The need for naming this species arose as human evolution during this period — known as the Middle Pleistocene – is poorly understood, a problem that paleoanthropologists call “the muddle in the middle”.

The naming is expected to bring some clarity to this puzzling period, which saw the rise of Homo Sapiens in Africa, our closest relatives, and the Neanderthals in Europe. Under the new system, Homo Bodoensis will describe the majority of Middle Pleistocene humans from Africa while many from Europe will be reclassified as Neanderthals.

“It is generally considered that Homo erectus is the first human ancestor to have a global distribution after moving out of Africa in the Early Pleistocene,” Dr. Mirjana Roksandic, the lead author of the study with Predrag Radovic, told Technology Networks.

“Towards the end of the Early Pleistocene, Homo develops a bigger brain. This brainy hominin gives rise to three different regional groups that we recognise as Neanderthals in Europe, their contemporaries in Asia, and the Middle Pleistocene ancestor of Homo Sapiens in Africa.”

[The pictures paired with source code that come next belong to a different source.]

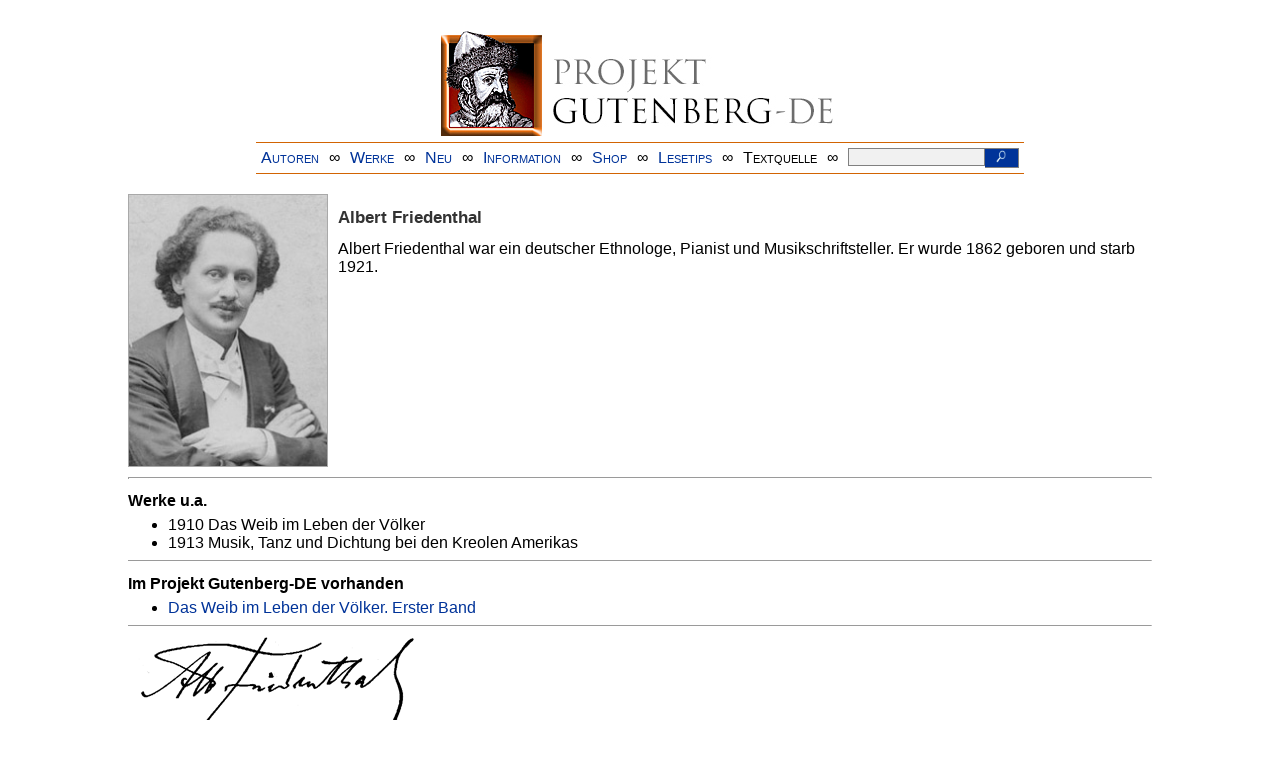

--- FILE ---
content_type: text/html
request_url: https://www.projekt-gutenberg.org/autoren/namen/friedent.html
body_size: 2116
content:
<!DOCTYPE HTML PUBLIC "-//W3C//DTD HTML 4.01 Transitional//EN" "hmpro6.dtd">
<HTML lang="de"> 
  <head>
    <title>Friedenthal, Albert</title>
    <link rel="stylesheet" type="text/css" href="../../css/author.css" />
    <meta name="type" content="authinfo" />
    <meta name="sender" content="reuters@abc.de" />
    <meta name="pnd" content="11679318X" />
    <meta name="created" content="20230517" />
  <meta http-equiv="Content-Type" content="text/html; charset=utf-8">
<link rel="stylesheet" type="text/css" href="/css/form.css" />
<script type="text/javascript" src="/js/showmeta.js"></script>
<!-- Matomo -->
<script type="text/javascript">
  var _paq = window._paq || [];
  /* tracker methods like "setCustomDimension" should be called before "trackPageView" */
  _paq.push(['trackPageView']);
  _paq.push(['enableLinkTracking']);
  (function() {
    var u="//www.projekt-gutenberg.org/matomo/";
    _paq.push(['setTrackerUrl', u+'matomo.php']);
    _paq.push(['setSiteId', '1']);
    var d=document, g=d.createElement('script'), s=d.getElementsByTagName('script')[0];
    g.type='text/javascript'; g.async=true; g.defer=true; g.src=u+'matomo.js'; s.parentNode.insertBefore(g,s);
  })();
</script>
<!-- End Matomo Code -->
</head>

<body>
<div class="navi-gb">
<p><a name="top" id="top">&#160;</a></p>
      <table cellspacing="0" cellpadding="5" align="center" class="center">
        <tr>
          <td colspan="15" align="center" class="center">
                  <a href="/info/texte/index.html">
                    <img border="0" alt="Projekt Gutenberg-DE" src="/info/pic/banner-online.jpg" />
                 </a>
          </td>
        </tr>
        <tr>
          <td class="mainnav">
              <a href="/autoren/info/autor-az.html">Autoren</a>
          </td>
          <td class="mainnav" align="center">&#8734;</td>
          <td align="center" class="mainnav">
            <a href="/info/texte/allworka.html">Werke</a>
          </td>
          <td class="mainnav" align="center">&#8734;</td>
          <td align="center" class="mainnav">
            <a href="/info/texte/neu.html">Neu</a>
          </td>
          <td class="mainnav" align="center">&#8734;</td>
          <td align="center" class="mainnav">
            <a href="/info/texte/info.html">Information</a>
          </td>
          <td class="mainnav" align="center">&#8734;</td>
          <td align="center" class="mainnav">
            <a href="https://shop.projekt-gutenberg.org" target="_blank">Shop</a>
          </td>
         <td class="mainnav" align="center">&#8734;</td>
          <td align="center" class="mainnav">
            <a href="/info/texte/lesetips.html">Lesetips</a>
          </td>
          <td align="center" class="mainnav">&#8734;</td>
          <td align="center" class="mainnav">
            <a onclick="ShowMeta()" onmouseout="HideMeta()">Textquelle</a>
          </td>
         <td align="center" class="mainnav">&#8734;</td>
 		 <td align="center" class="mainnav">
		  <form action="/info/search/search.php" id="search" method="post" class="gsearch" style="margin:auto;max-width:500px;text-align:right">
		  <input type="text" name="searchstring" value=""/>
		  <button type="submit" name="search" value="suchen">&#160;<img src="/pic/lupe_weiss.png" alt="SUCHE" height="13" width="10" />&#160;</button>
		  </form>
		 </td>
		</tr>
       </table>
</div>


  <img class="autpic" src="../bilder/friedent.jpg" title="Albert Friedenthal" /> 
  <div class="allname">
    <h2 class="name">Albert Friedenthal</h2>
    <h3 class="pseudonym"></h3>
  </div>
  <p>Albert Friedenthal war ein deutscher Ethnologe, Pianist und Musikschriftsteller. Er wurde 1862 geboren und starb 1921.</p>
  <hr size="1" />
  <div class="anzeige-ed"><a href="https://shop.projekt-gutenberg.org/home/444-gutenberg-edition-16-9783739011899.html?search_query=edition&amp;results=14" target="_blank"><img src="../../info/pic/edi16-200.jpg" align="left" class="ed" width="200" height="200" /></a> <p class="ed"><i>Anzeige</i></p> <p class="ed"><b>Edition 16.<br />Alle Werke aus dem Projekt Gutenberg-DE</b><br /><i>Eine einmalige Bibliothek</i><br /> ISBN: 9783739011899. 47,80 EUR</p><p class="ed">- 11789 Werke von 2476 Autoren im HTML-Format<br />- Lesetips neu und &uuml;bersichtlich: alle Werke nach Genres (WGS) geordnet<br />- Zus&auml;tzliche E-Books: Der Kanon. Marcel Reich-Ranickis Empfehlungsliste. Alle 13 B&auml;nde als E-PUB und MOBI<br />- <a href="https://shop.projekt-gutenberg.org/home/444-gutenberg-edition-16-9783739011899.html?search_query=edition&amp;results=14" target="_blank">Information und Bestellung in unserem Shop</a></p> <hr class="ed" size="1" /></div>
<div class="works">


    <h4>Werke u.a.</h4>
    <ul>
      <li>1910 Das Weib im Leben der Völker</li>
      <li>1913 Musik, Tanz und Dichtung bei den Kreolen Amerikas</li>
    </ul>
  </div>
  <hr size="1" />
  <div class="archived">
    <h4>Im Projekt Gutenberg-DE vorhanden</h4>
    <ul>
      <li>
        <a href="../../friedent/weiblebe/weiblebe.html">Das Weib im Leben der Völker. Erster Band</a>
      </li>
    </ul>
  </div>
  <hr size="1" />
  <img class="signature" src="../signatur/friedent.gif" title="Signatur: Albert Friedenthal" />    <div class="bottomnavi-gb">
      <table cellpadding="4" cellspacing="0" align="center" class="center">
        <tr>
          <td class="mainnav"><a href="../../info/texte/impress.html">Impressum</a></td>
          <td align="center" class="mainnav">&#8734;</td>
          <td class="mainnav"><a href="#top">Nach oben</a></td>
          <td align="center" class="mainnav">&#8734;</td>
          <td class="mainnav"><a href="/info/texte/datenschutz.html" target="_blank">Datenschutz</a></td>
        </tr>
      </table>
    </div>
</body>
</html>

Their work has been published in Evolutionary Anthropology Issues News and Reviews. It focuses on the Middle Pleistocene, which is now referred to as the Chibanian Age. It’s during this time our big brain developed. But researchers have struggled to study it because “there are bigger gaps in geographic coverage of the fossils” and it lacks proper terminology for human geographic variation, Roksandic said.

Previously, fossils obtained across Africa and Eurasia from this period were been assigned to either Homo heidelbergensis or Homo rhodesiensis. But DNA sequencing later suggested some of these ancestors were early Neanderthals.

After reassessing the fossils, Roksandic and her team decided to name the ancestor of Homo sapiens that lived in Africa during the Chibanian Age Homo Bodoensis. The researcher said if others take up this name it will impact how we talk about this period.